Source document:
I have a number of recipes stuffed up my sleeve, waiting to be shared with you (and every time I wave my arms about they nearly slip out…). I’ve been wanting to post them, but I don’t get around to it, and in the meantime I keep cooking and clicking pictures and now I have so many that I’m afraid I would overwhelm my lovely readers if I threw everything—SPLAT!—at you at once. So I’m compromising. I’m picking three recipes (trying to avoid the dessert food group so you don’t think I live on just chocolate and butter, even though that’s the truth) and posting them together, medley format. La-de-da.
Part One (La): Main Dish
Vegetable Beef Soup
I’m bad at writing down recipes for soups, especially vegetable soups, because instead of following a recipe, I just cook with what’s on hand. However, this soup is simple and conventional and delicious, so I’m going to go ahead and share it anyway. I made a big pot and we’ve been eating it for several days straight. It helps me feel a little less guilty about my afternoon forays down to the basement to dig in the freezer for those delectable chocolate chunk cookies.
a little olive oil
a couple of meaty beef bones
one onion, diced
a couple stalks of celery, diced
some red wine, a couple big glugs, maybe ½ cup, if you insist on measuring
3 or 4 carrots, sliced
enough potatoes, chopped, to make about a quart (I used French fingerling)

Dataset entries

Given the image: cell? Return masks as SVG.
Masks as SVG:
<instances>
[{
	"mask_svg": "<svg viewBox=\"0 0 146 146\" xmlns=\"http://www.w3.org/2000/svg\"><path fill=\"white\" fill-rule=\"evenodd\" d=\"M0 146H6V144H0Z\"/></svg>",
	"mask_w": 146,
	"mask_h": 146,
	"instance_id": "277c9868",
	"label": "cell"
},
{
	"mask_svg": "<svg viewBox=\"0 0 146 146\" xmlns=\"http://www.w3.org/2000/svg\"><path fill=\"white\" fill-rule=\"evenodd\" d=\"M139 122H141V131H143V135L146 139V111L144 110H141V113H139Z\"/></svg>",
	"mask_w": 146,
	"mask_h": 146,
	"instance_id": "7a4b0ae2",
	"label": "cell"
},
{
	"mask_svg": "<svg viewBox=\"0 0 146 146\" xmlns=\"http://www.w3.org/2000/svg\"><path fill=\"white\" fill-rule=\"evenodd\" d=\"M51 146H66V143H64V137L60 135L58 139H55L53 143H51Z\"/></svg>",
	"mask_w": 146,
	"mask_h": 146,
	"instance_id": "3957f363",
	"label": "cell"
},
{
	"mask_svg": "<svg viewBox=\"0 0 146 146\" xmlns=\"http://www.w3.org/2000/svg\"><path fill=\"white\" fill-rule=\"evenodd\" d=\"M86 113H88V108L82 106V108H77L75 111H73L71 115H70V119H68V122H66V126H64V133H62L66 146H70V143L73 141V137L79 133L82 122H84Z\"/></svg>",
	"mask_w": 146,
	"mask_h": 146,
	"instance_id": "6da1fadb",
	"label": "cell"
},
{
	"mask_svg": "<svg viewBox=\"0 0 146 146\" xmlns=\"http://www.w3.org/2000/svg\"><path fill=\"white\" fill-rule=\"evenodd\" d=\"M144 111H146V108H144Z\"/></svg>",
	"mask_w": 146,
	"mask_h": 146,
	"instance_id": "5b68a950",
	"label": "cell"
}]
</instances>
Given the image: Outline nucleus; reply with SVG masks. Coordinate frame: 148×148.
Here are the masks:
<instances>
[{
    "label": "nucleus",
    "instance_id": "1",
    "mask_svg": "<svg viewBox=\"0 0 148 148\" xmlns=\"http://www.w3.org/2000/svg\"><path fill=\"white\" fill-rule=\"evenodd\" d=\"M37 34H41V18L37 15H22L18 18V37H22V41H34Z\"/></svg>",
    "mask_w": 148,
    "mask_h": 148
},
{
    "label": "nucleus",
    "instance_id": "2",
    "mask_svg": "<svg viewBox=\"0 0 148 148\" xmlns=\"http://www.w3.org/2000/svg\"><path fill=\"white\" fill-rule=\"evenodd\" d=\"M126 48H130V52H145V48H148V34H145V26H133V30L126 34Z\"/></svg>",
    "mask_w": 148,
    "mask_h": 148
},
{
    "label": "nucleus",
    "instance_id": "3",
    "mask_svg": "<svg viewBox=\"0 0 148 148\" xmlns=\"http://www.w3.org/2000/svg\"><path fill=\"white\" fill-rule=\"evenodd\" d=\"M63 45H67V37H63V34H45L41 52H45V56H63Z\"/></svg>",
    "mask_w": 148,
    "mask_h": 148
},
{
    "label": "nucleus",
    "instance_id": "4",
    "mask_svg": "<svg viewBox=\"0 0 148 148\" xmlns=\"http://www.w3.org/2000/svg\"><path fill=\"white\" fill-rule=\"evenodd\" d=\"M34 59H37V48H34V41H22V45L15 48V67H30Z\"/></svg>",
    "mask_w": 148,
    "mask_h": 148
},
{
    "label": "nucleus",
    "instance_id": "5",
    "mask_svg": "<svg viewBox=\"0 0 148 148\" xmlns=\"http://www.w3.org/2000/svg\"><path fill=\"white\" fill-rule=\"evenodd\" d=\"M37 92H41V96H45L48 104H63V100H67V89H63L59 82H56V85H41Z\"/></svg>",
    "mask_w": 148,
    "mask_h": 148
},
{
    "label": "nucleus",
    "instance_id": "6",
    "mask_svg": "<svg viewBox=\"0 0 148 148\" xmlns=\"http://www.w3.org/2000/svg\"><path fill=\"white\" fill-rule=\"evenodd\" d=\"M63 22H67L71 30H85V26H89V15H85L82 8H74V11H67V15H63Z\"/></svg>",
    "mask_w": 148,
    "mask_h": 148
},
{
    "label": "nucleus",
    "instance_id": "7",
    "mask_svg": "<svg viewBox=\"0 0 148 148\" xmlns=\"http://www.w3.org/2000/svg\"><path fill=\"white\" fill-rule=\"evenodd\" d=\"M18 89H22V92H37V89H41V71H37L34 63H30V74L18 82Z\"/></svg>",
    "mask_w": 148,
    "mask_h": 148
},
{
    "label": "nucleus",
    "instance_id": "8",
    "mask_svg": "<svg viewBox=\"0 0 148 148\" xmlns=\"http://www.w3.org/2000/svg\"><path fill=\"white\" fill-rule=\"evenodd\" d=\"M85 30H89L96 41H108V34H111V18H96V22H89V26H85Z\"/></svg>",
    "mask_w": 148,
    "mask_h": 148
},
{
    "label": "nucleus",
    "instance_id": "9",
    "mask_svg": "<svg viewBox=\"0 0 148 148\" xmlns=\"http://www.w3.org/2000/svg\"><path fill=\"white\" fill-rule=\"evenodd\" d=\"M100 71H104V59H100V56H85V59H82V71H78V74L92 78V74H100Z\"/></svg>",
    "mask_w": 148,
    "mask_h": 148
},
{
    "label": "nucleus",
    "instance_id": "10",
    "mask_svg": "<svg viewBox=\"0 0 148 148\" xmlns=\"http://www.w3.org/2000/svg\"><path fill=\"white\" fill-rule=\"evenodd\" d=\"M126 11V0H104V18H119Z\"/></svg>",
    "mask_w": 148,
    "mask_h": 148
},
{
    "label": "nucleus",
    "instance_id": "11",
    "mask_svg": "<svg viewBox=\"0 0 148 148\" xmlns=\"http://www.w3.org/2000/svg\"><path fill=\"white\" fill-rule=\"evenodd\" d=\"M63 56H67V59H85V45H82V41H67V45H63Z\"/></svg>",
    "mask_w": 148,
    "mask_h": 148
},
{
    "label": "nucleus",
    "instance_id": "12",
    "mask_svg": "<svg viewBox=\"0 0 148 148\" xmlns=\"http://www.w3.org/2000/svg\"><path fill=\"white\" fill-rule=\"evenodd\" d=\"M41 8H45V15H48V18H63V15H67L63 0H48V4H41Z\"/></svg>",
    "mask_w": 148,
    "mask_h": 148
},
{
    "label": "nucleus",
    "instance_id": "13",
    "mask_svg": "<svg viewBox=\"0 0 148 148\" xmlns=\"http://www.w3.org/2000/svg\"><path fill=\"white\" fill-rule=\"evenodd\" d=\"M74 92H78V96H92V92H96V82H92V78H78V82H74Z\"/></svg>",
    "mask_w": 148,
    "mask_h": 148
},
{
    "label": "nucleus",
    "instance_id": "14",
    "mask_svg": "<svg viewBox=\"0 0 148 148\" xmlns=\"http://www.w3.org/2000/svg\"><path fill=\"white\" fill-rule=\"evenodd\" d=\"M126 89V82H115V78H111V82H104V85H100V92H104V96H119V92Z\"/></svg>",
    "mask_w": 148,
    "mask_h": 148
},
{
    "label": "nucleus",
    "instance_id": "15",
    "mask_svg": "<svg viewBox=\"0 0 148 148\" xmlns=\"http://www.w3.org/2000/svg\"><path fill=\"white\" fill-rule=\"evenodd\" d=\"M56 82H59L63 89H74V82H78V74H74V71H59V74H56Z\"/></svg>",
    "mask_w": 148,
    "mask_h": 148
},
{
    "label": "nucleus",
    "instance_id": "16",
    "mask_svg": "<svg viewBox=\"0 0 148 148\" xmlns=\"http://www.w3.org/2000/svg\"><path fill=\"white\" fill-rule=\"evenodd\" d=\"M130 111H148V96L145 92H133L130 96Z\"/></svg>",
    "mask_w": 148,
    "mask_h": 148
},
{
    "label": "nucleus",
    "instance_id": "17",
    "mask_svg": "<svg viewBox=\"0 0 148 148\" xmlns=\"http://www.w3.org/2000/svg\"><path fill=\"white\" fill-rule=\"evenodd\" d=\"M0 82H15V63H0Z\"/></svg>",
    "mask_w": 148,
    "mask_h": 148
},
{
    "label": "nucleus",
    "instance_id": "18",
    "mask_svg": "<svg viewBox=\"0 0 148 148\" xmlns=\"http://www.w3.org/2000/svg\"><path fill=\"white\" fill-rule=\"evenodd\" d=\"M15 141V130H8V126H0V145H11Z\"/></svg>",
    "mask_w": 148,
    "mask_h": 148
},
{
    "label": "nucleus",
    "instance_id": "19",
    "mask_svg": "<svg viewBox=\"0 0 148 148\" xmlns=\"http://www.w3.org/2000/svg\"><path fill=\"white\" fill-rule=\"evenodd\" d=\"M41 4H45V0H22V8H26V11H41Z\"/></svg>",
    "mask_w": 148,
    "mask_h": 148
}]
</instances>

Stated goal 1: From the recipe post, set down the stretch from "Part One (La): Main" through "used French fingerling)" word for word.
Stated goal 2: According to the recipe post, what kind of potatoes went into the vegetable beef soup?

Reply 1:
Part One (La): Main Dish
Vegetable Beef Soup
I’m bad at writing down recipes for soups, especially vegetable soups, because instead of following a recipe, I just cook with what’s on hand. However, this soup is simple and conventional and delicious, so I’m going to go ahead and share it anyway. I made a big pot and we’ve been eating it for several days straight. It helps me feel a little less guilty about my afternoon forays down to the basement to dig in the freezer for those delectable chocolate chunk cookies.
a little olive oil
a couple of meaty beef bones
one onion, diced
a couple stalks of celery, diced
some red wine, a couple big glugs, maybe ½ cup, if you insist on measuring
3 or 4 carrots, sliced
enough potatoes, chopped, to make about a quart (I used French fingerling)

Reply 2: French fingerling potatoes.